= Available data =

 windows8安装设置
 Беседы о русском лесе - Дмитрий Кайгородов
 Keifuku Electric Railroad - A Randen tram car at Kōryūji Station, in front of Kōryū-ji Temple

...

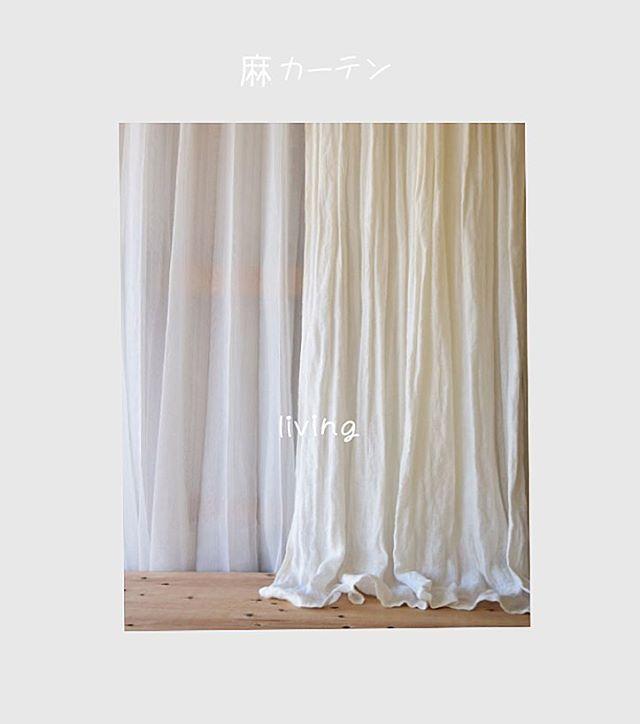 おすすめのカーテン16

...

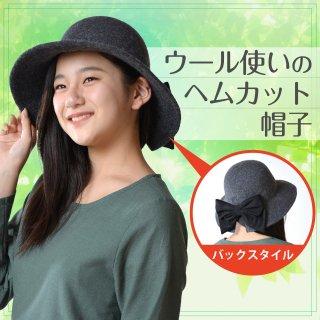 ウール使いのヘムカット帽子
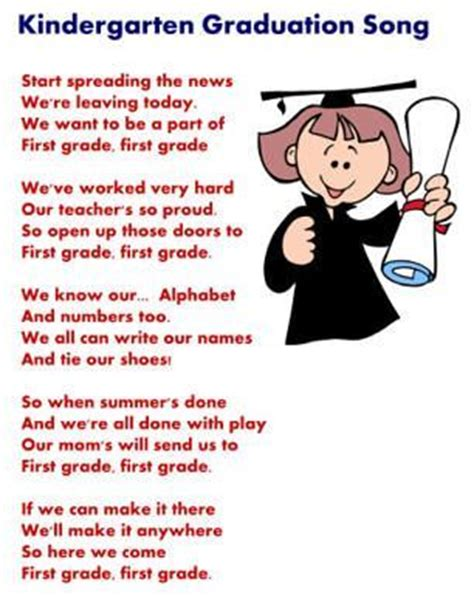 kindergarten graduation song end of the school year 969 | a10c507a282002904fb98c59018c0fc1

= Work order =
Copy the records above exactly, beginning at the line that contains "windows8安装设置" and stopping after the line that contains "Keifuku Electric Railroad".

= Result of the task =
 windows8安装设置
 Беседы о русском лесе - Дмитрий Кайгородов
 Keifuku Electric Railroad - A Randen tram car at Kōryūji Station, in front of Kōryū-ji Temple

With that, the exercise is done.